Govt permits banks to sell more small savings schemes
In order to encourage savings, the government has allowed banks, including top three private sector lenders, to accept deposits under various small savings schemes such as National Savings Certificate (NSC), recurring deposits and monthly income plans.
Until now, most of the small savings schemes were sold through post offices.
According to a recent government notification, banks can also sell National Savings Time Deposit Scheme 1981, National Savings (Monthly Income Account) Scheme 1987, National Savings Recurring Deposit Scheme 1981 and NSC VIII issue.
According to the notification, all public sector banks and top three in the private sector — ICICI Bank, HDFC Bank and Axis Bank — can receive subscriptions from the expanded portfolios.
So far, these banks were allowed to receive subscription under the Public Provident Fund (PPF), Kisan Vikas Patra (KVS)-2014, Sukanya Samriddhi Account, and Senior Citizen Savings Scheme-2004.
An increase in outlets for selling these schemes would result in higher mobilisation of small savings.

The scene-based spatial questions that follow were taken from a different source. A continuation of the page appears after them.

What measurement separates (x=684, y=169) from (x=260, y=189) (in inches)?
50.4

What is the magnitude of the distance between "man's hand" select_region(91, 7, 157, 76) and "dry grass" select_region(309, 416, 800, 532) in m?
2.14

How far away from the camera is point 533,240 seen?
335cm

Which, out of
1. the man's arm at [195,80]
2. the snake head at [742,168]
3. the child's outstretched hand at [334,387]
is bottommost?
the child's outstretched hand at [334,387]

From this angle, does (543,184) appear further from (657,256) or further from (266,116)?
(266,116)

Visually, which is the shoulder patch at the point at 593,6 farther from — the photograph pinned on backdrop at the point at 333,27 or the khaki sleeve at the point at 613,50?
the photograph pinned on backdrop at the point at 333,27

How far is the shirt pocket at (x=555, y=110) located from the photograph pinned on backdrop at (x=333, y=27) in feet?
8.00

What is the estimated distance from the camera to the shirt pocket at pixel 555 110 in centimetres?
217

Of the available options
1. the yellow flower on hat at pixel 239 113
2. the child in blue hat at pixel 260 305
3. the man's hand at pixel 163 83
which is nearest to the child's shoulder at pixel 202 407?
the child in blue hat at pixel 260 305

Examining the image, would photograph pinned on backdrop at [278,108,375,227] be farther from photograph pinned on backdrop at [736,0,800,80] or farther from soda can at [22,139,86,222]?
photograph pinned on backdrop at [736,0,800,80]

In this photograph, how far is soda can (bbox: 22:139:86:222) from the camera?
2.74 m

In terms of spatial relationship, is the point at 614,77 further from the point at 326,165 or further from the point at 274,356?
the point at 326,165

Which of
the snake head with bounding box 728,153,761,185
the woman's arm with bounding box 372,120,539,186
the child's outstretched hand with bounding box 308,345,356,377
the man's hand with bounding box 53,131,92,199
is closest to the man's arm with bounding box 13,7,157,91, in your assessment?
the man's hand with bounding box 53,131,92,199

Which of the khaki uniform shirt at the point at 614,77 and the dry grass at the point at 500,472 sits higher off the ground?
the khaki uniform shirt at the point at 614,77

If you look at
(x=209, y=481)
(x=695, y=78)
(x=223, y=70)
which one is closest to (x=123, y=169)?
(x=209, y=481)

Last month, the government kept unchanged interest rates on small savings schemes for the October- December quarter.
Since April last year, interest rates on all small saving schemes have been recalibrated on a quarterly basis.
Investments in PPF scheme will fetch annual rate of 7.8 per cent while KVP investments will yield 7.5 per cent and mature in 115 months.
The one for girl child savings, Sukanya Samriddhi Account Scheme will offer 8.3 per cent annually. Similarly, the investment on five-year Senior Citizens Savings Scheme will yield 8.3 per cent. The interest rate on the senior citizens scheme is paid quarterly.
On the basis of the decision of the government, interest rates for these schemes are to be notified on a quarterly basis since April 1, 2016, the ministry said while notifying the rates for third quarter of financial year 2017- 18.